### PROBLEM DESCRIPTION
Return the records verbatim.

### Dataset items

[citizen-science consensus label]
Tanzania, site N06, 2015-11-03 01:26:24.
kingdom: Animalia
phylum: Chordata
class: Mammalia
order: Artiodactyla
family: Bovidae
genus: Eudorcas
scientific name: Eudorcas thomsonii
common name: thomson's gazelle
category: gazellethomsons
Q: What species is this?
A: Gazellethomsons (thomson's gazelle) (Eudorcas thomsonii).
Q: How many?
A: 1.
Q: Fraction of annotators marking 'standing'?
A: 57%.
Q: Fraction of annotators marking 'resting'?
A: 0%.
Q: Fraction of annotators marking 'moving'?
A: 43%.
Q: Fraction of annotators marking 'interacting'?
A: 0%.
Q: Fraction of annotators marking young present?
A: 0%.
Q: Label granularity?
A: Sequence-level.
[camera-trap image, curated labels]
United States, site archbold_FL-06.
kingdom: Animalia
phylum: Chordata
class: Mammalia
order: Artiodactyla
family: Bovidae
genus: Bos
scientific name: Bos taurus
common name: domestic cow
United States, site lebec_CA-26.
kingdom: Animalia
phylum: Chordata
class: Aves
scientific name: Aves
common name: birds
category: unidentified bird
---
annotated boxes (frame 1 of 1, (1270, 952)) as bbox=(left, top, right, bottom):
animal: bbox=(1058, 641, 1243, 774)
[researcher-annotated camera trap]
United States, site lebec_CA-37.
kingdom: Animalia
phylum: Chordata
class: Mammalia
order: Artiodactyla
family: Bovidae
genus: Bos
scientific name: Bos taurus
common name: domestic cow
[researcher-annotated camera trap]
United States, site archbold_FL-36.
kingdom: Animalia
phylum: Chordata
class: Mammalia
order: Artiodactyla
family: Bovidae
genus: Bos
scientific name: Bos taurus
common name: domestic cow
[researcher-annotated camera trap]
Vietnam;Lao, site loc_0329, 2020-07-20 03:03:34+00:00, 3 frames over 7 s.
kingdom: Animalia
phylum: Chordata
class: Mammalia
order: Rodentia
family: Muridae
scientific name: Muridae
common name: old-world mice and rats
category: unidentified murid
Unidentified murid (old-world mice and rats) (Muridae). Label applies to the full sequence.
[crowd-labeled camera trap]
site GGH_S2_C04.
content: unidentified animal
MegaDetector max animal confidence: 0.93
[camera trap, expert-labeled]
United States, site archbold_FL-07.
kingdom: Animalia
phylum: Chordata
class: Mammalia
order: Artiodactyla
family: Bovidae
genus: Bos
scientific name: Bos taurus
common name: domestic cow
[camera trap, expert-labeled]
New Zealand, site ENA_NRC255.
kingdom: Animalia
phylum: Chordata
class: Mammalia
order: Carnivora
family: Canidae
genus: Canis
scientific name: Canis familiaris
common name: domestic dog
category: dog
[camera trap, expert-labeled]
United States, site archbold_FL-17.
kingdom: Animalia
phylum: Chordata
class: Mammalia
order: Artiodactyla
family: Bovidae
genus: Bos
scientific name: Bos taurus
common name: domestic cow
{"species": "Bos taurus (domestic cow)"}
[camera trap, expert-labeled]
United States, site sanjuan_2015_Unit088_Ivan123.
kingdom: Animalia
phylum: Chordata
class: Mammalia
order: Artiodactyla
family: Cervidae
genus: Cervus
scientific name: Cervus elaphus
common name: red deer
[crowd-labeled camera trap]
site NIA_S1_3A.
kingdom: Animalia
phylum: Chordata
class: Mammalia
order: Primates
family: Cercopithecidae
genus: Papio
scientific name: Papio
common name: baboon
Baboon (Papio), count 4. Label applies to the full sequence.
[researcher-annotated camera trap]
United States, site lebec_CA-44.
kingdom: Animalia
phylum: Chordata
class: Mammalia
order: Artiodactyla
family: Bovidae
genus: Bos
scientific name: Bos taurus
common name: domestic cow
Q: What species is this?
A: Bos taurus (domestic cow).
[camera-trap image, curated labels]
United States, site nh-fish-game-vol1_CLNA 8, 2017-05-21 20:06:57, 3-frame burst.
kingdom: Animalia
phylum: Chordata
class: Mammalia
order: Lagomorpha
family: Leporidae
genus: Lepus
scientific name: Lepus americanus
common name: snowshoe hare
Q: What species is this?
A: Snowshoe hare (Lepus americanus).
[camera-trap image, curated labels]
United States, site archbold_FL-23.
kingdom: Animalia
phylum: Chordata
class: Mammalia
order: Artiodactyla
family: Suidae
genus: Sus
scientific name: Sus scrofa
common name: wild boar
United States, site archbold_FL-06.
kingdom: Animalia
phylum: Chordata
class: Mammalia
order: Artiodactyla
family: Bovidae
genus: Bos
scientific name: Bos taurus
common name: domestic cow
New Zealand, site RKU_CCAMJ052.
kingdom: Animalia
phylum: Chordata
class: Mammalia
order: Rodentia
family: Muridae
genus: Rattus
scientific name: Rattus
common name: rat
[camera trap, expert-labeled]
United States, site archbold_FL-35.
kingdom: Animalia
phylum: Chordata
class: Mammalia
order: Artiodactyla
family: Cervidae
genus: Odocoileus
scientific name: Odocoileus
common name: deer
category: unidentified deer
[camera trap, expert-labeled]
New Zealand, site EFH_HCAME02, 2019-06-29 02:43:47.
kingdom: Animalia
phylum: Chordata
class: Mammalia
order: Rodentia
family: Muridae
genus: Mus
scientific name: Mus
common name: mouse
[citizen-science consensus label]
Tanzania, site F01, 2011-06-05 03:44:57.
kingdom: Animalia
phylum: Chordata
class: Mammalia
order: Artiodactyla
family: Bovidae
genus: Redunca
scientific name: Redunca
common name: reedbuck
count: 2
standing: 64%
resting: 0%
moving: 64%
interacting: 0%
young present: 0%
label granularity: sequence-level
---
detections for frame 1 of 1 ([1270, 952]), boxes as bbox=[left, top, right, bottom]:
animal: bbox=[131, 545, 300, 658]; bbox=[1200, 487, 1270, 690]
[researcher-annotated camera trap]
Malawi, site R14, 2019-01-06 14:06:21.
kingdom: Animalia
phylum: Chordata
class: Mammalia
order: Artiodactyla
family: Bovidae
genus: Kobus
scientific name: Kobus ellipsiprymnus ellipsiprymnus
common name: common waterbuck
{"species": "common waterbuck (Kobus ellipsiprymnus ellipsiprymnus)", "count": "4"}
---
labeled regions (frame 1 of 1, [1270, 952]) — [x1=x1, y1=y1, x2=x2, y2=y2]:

### RESPONSE
[citizen-science consensus label]
Tanzania, site N06, 2015-11-03 01:26:24.
kingdom: Animalia
phylum: Chordata
class: Mammalia
order: Artiodactyla
family: Bovidae
genus: Eudorcas
scientific name: Eudorcas thomsonii
common name: thomson's gazelle
category: gazellethomsons
Q: What species is this?
A: Gazellethomsons (thomson's gazelle) (Eudorcas thomsonii).
Q: How many?
A: 1.
Q: Fraction of annotators marking 'standing'?
A: 57%.
Q: Fraction of annotators marking 'resting'?
A: 0%.
Q: Fraction of annotators marking 'moving'?
A: 43%.
Q: Fraction of annotators marking 'interacting'?
A: 0%.
Q: Fraction of annotators marking young present?
A: 0%.
Q: Label granularity?
A: Sequence-level.
[camera-trap image, curated labels]
United States, site archbold_FL-06.
kingdom: Animalia
phylum: Chordata
class: Mammalia
order: Artiodactyla
family: Bovidae
genus: Bos
scientific name: Bos taurus
common name: domestic cow
United States, site lebec_CA-26.
kingdom: Animalia
phylum: Chordata
class: Aves
scientific name: Aves
common name: birds
category: unidentified bird
---
annotated boxes (frame 1 of 1, (1270, 952)) as bbox=(left, top, right, bottom):
animal: bbox=(1058, 641, 1243, 774)
[researcher-annotated camera trap]
United States, site lebec_CA-37.
kingdom: Animalia
phylum: Chordata
class: Mammalia
order: Artiodactyla
family: Bovidae
genus: Bos
scientific name: Bos taurus
common name: domestic cow
[researcher-annotated camera trap]
United States, site archbold_FL-36.
kingdom: Animalia
phylum: Chordata
class: Mammalia
order: Artiodactyla
family: Bovidae
genus: Bos
scientific name: Bos taurus
common name: domestic cow
[researcher-annotated camera trap]
Vietnam;Lao, site loc_0329, 2020-07-20 03:03:34+00:00, 3 frames over 7 s.
kingdom: Animalia
phylum: Chordata
class: Mammalia
order: Rodentia
family: Muridae
scientific name: Muridae
common name: old-world mice and rats
category: unidentified murid
Unidentified murid (old-world mice and rats) (Muridae). Label applies to the full sequence.
[crowd-labeled camera trap]
site GGH_S2_C04.
content: unidentified animal
MegaDetector max animal confidence: 0.93
[camera trap, expert-labeled]
United States, site archbold_FL-07.
kingdom: Animalia
phylum: Chordata
class: Mammalia
order: Artiodactyla
family: Bovidae
genus: Bos
scientific name: Bos taurus
common name: domestic cow
[camera trap, expert-labeled]
New Zealand, site ENA_NRC255.
kingdom: Animalia
phylum: Chordata
class: Mammalia
order: Carnivora
family: Canidae
genus: Canis
scientific name: Canis familiaris
common name: domestic dog
category: dog
[camera trap, expert-labeled]
United States, site archbold_FL-17.
kingdom: Animalia
phylum: Chordata
class: Mammalia
order: Artiodactyla
family: Bovidae
genus: Bos
scientific name: Bos taurus
common name: domestic cow
{"species": "Bos taurus (domestic cow)"}
[camera trap, expert-labeled]
United States, site sanjuan_2015_Unit088_Ivan123.
kingdom: Animalia
phylum: Chordata
class: Mammalia
order: Artiodactyla
family: Cervidae
genus: Cervus
scientific name: Cervus elaphus
common name: red deer
[crowd-labeled camera trap]
site NIA_S1_3A.
kingdom: Animalia
phylum: Chordata
class: Mammalia
order: Primates
family: Cercopithecidae
genus: Papio
scientific name: Papio
common name: baboon
Baboon (Papio), count 4. Label applies to the full sequence.
[researcher-annotated camera trap]
United States, site lebec_CA-44.
kingdom: Animalia
phylum: Chordata
class: Mammalia
order: Artiodactyla
family: Bovidae
genus: Bos
scientific name: Bos taurus
common name: domestic cow
Q: What species is this?
A: Bos taurus (domestic cow).
[camera-trap image, curated labels]
United States, site nh-fish-game-vol1_CLNA 8, 2017-05-21 20:06:57, 3-frame burst.
kingdom: Animalia
phylum: Chordata
class: Mammalia
order: Lagomorpha
family: Leporidae
genus: Lepus
scientific name: Lepus americanus
common name: snowshoe hare
Q: What species is this?
A: Snowshoe hare (Lepus americanus).
[camera-trap image, curated labels]
United States, site archbold_FL-23.
kingdom: Animalia
phylum: Chordata
class: Mammalia
order: Artiodactyla
family: Suidae
genus: Sus
scientific name: Sus scrofa
common name: wild boar
United States, site archbold_FL-06.
kingdom: Animalia
phylum: Chordata
class: Mammalia
order: Artiodactyla
family: Bovidae
genus: Bos
scientific name: Bos taurus
common name: domestic cow
New Zealand, site RKU_CCAMJ052.
kingdom: Animalia
phylum: Chordata
class: Mammalia
order: Rodentia
family: Muridae
genus: Rattus
scientific name: Rattus
common name: rat
[camera trap, expert-labeled]
United States, site archbold_FL-35.
kingdom: Animalia
phylum: Chordata
class: Mammalia
order: Artiodactyla
family: Cervidae
genus: Odocoileus
scientific name: Odocoileus
common name: deer
category: unidentified deer
[camera trap, expert-labeled]
New Zealand, site EFH_HCAME02, 2019-06-29 02:43:47.
kingdom: Animalia
phylum: Chordata
class: Mammalia
order: Rodentia
family: Muridae
genus: Mus
scientific name: Mus
common name: mouse
[citizen-science consensus label]
Tanzania, site F01, 2011-06-05 03:44:57.
kingdom: Animalia
phylum: Chordata
class: Mammalia
order: Artiodactyla
family: Bovidae
genus: Redunca
scientific name: Redunca
common name: reedbuck
count: 2
standing: 64%
resting: 0%
moving: 64%
interacting: 0%
young present: 0%
label granularity: sequence-level
---
detections for frame 1 of 1 ([1270, 952]), boxes as bbox=[left, top, right, bottom]:
animal: bbox=[131, 545, 300, 658]; bbox=[1200, 487, 1270, 690]
[researcher-annotated camera trap]
Malawi, site R14, 2019-01-06 14:06:21.
kingdom: Animalia
phylum: Chordata
class: Mammalia
order: Artiodactyla
family: Bovidae
genus: Kobus
scientific name: Kobus ellipsiprymnus ellipsiprymnus
common name: common waterbuck
{"species": "common waterbuck (Kobus ellipsiprymnus ellipsiprymnus)", "count": "4"}
---
labeled regions (frame 1 of 1, [1270, 952]) — [x1=x1, y1=y1, x2=x2, y2=y2]:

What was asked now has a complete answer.